── SUPPLIED DATA ──

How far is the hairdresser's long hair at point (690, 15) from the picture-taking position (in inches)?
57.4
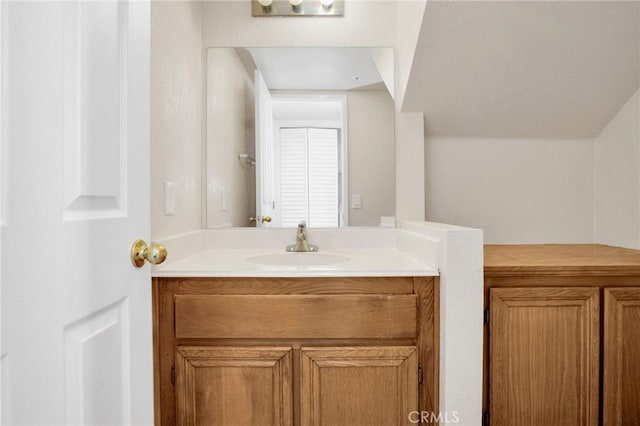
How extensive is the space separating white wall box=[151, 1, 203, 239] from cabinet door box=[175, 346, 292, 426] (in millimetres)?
438

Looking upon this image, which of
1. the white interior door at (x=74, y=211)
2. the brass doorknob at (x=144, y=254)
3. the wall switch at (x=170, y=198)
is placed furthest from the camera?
the wall switch at (x=170, y=198)

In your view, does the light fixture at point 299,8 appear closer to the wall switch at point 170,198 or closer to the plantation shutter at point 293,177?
the plantation shutter at point 293,177

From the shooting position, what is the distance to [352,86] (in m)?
1.82

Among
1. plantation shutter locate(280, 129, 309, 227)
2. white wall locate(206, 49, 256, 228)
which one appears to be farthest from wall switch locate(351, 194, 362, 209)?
white wall locate(206, 49, 256, 228)

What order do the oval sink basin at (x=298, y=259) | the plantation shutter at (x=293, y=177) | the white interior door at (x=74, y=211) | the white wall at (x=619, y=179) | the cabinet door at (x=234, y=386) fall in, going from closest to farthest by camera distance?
the white interior door at (x=74, y=211)
the cabinet door at (x=234, y=386)
the oval sink basin at (x=298, y=259)
the white wall at (x=619, y=179)
the plantation shutter at (x=293, y=177)

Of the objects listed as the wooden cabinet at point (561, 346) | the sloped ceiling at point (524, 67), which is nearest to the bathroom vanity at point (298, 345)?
the wooden cabinet at point (561, 346)

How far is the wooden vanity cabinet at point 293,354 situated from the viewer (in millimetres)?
1193

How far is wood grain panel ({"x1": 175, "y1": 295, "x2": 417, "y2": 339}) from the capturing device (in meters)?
1.20

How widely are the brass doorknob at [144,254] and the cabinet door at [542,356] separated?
3.39 ft

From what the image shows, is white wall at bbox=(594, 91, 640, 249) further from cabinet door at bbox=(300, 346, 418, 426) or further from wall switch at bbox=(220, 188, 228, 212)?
wall switch at bbox=(220, 188, 228, 212)

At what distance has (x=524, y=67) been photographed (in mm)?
1557

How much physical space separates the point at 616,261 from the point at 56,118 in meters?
1.67

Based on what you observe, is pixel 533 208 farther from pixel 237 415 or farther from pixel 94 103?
pixel 94 103

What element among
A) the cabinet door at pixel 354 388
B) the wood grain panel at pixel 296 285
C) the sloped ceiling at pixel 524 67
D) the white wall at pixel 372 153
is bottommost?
the cabinet door at pixel 354 388
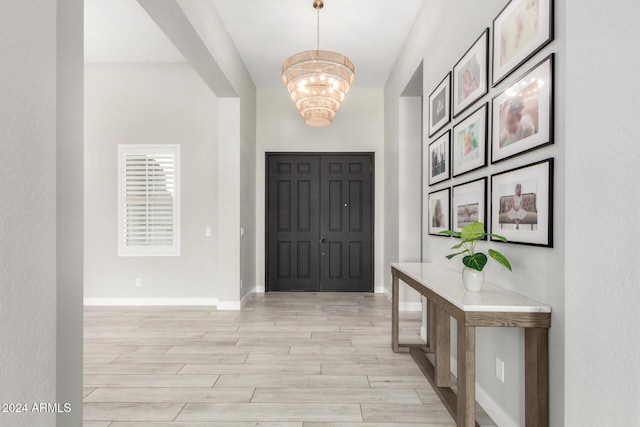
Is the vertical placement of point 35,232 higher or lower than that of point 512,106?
lower

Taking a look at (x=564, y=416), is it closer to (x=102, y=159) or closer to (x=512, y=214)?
(x=512, y=214)

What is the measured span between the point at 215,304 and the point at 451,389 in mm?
3638

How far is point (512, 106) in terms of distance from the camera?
2059 millimetres

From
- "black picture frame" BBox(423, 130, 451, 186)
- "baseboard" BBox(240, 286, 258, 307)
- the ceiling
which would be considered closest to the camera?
"black picture frame" BBox(423, 130, 451, 186)

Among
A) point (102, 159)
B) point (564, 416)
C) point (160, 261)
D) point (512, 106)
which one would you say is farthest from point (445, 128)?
point (102, 159)

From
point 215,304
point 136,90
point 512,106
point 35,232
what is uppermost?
point 136,90

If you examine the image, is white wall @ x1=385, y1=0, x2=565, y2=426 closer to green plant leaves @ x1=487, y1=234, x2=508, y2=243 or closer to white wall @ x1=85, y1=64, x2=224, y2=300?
green plant leaves @ x1=487, y1=234, x2=508, y2=243

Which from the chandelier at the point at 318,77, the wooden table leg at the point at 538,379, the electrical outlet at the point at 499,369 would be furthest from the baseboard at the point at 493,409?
the chandelier at the point at 318,77

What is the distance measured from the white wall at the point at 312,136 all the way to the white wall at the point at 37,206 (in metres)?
4.55

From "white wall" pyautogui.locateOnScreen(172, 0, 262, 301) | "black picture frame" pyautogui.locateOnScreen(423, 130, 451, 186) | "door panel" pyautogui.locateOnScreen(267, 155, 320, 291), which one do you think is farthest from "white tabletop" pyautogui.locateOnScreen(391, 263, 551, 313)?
"door panel" pyautogui.locateOnScreen(267, 155, 320, 291)

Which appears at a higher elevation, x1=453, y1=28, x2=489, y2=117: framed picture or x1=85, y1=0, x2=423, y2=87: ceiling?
x1=85, y1=0, x2=423, y2=87: ceiling

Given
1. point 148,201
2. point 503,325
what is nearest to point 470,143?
point 503,325

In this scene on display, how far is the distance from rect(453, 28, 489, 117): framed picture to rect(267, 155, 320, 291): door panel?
11.7 ft

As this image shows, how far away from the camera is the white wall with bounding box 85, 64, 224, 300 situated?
17.5 ft
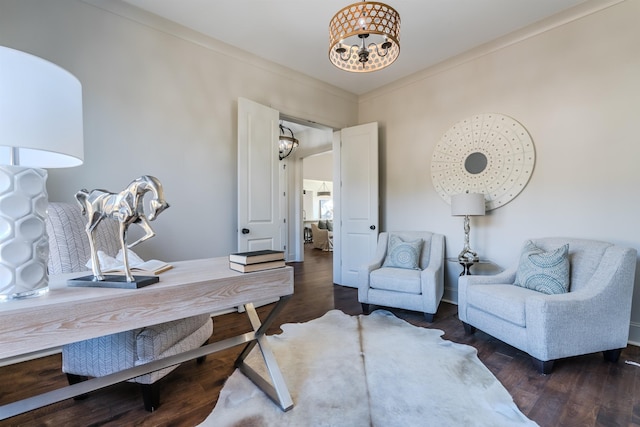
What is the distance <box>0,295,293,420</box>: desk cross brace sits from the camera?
Result: 46.9 inches

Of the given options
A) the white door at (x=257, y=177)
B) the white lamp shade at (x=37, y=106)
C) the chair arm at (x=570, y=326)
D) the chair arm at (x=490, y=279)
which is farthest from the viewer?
the white door at (x=257, y=177)

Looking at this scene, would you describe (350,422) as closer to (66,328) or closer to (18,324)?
(66,328)

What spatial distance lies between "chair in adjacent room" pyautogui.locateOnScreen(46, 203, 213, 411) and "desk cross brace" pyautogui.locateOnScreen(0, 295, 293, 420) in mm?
181

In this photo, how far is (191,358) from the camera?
1567 millimetres

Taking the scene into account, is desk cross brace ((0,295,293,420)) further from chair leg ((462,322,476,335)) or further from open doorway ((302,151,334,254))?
open doorway ((302,151,334,254))

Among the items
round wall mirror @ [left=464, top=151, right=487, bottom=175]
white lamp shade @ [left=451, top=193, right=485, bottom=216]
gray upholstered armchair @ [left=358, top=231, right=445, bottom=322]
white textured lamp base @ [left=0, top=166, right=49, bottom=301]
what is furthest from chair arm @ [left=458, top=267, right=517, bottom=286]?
white textured lamp base @ [left=0, top=166, right=49, bottom=301]

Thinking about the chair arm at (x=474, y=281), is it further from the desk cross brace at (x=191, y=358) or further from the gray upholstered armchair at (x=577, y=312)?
the desk cross brace at (x=191, y=358)

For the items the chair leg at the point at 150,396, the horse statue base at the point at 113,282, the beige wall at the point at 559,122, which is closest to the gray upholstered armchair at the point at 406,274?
the beige wall at the point at 559,122

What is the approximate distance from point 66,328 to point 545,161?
386 centimetres

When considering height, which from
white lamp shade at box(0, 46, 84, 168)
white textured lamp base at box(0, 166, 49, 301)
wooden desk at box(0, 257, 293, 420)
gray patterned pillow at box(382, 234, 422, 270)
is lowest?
gray patterned pillow at box(382, 234, 422, 270)

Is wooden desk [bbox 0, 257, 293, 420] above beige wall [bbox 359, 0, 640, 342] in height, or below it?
below

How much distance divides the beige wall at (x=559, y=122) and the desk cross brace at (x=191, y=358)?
2.79 metres

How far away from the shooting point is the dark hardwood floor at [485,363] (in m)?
1.58

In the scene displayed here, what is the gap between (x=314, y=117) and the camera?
4.24 m
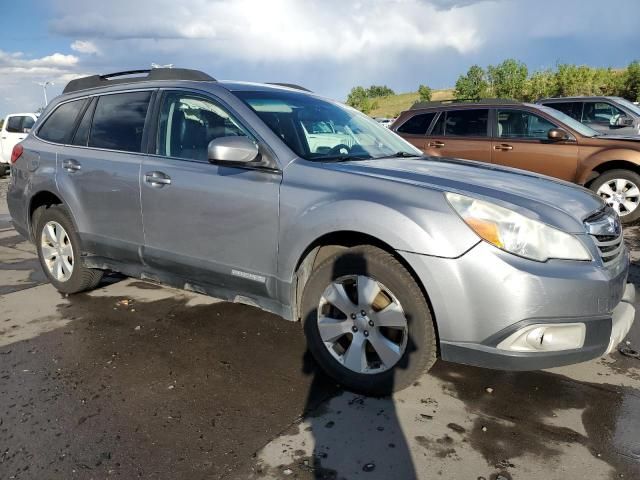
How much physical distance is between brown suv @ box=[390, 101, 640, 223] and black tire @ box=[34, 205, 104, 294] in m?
4.94

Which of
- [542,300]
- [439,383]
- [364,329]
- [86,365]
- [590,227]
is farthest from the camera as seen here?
[86,365]

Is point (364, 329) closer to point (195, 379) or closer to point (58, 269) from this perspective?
point (195, 379)

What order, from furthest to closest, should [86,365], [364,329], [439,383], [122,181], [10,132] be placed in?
1. [10,132]
2. [122,181]
3. [86,365]
4. [439,383]
5. [364,329]

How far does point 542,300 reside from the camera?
2494 millimetres

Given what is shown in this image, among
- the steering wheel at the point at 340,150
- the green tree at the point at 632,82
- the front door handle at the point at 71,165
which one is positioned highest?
the green tree at the point at 632,82

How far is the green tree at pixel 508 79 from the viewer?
61.5 metres

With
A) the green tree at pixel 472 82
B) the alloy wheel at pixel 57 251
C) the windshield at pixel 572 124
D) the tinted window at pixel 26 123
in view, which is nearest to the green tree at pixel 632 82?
the green tree at pixel 472 82

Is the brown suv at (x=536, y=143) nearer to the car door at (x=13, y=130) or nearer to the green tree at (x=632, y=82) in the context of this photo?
the car door at (x=13, y=130)

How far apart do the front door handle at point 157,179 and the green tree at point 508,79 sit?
6085cm

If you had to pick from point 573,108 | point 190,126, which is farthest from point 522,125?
point 190,126

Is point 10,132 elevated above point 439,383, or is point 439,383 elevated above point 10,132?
point 10,132

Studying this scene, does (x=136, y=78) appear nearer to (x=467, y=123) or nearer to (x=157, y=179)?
(x=157, y=179)

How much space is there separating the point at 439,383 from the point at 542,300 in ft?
3.06

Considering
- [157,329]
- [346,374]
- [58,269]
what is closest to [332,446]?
[346,374]
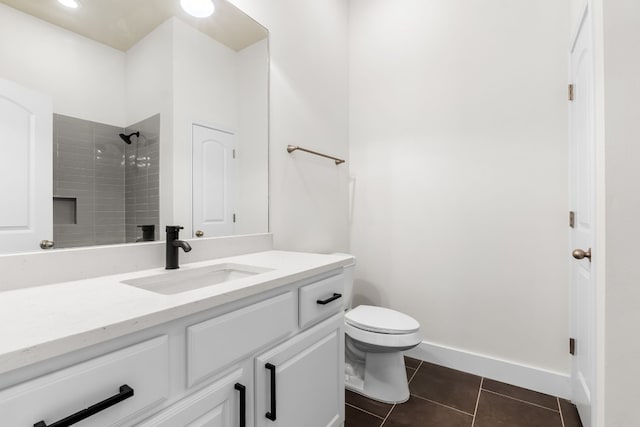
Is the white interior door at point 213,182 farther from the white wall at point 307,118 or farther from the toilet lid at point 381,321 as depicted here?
the toilet lid at point 381,321

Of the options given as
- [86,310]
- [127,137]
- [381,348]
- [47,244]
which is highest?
[127,137]

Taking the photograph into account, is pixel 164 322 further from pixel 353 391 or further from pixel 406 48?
pixel 406 48

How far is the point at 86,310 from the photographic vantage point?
0.66 metres

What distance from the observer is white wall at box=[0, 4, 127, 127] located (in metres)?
0.90

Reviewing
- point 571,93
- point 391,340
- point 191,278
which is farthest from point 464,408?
point 571,93

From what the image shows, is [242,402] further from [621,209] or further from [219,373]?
[621,209]

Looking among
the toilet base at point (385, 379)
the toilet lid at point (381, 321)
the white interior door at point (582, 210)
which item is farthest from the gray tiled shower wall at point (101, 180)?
the white interior door at point (582, 210)

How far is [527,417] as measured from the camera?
1.55 metres

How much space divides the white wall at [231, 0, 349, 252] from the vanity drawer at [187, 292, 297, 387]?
822 millimetres

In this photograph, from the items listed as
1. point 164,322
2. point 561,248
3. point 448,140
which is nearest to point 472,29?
point 448,140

───

● **DESCRIPTION OF THE TASK**
Copy out every line of the items above unchanged, from the line containing "How far does" down to the line containing "0.66 metres", both included. Leave the pictures out.

● **COMPLETE OUTPUT**
How far does point 542,300 reside from the camera?
2494 millimetres

Given what is shown in this image, among
- the steering wheel at the point at 340,150
- the green tree at the point at 632,82
- the front door handle at the point at 71,165
which one is positioned highest?
the green tree at the point at 632,82

How far is the green tree at pixel 508 79 from the viewer?
61.5 metres

With
A) the green tree at pixel 472 82
B) the alloy wheel at pixel 57 251
C) the windshield at pixel 572 124
D) the tinted window at pixel 26 123
in view, which is nearest to the green tree at pixel 632 82?
the green tree at pixel 472 82

Is the brown suv at (x=536, y=143) nearer to the car door at (x=13, y=130) or nearer to the green tree at (x=632, y=82) in the context of this photo?
the car door at (x=13, y=130)

How far apart do the front door handle at point 157,179 and the green tree at point 508,79 sit?
6085cm

If you had to pick from point 573,108 | point 190,126, which is farthest from point 522,125?
point 190,126

Is point 10,132 elevated above point 439,383, or is point 439,383 elevated above point 10,132?
point 10,132

Studying this scene, does (x=136, y=78) appear nearer to (x=467, y=123) or nearer to (x=157, y=179)?
(x=157, y=179)

How much space is there separating the point at 439,383 from the point at 542,300 in ft?
3.06

Considering
- [157,329]
- [346,374]
- [58,269]
what is closest to [332,446]?
[346,374]
Is the white interior door at point 213,182 farther from the white wall at point 307,118 or farther from the toilet lid at point 381,321 as depicted here?
the toilet lid at point 381,321

Of the options given as
- [86,310]
- [127,137]
- [381,348]
- [47,244]
which is highest?
[127,137]

Taking the photograph into account, is pixel 164 322 further from pixel 353 391 or further from pixel 406 48?
pixel 406 48

How far is the point at 86,310 from the photographic vantage point?
0.66 metres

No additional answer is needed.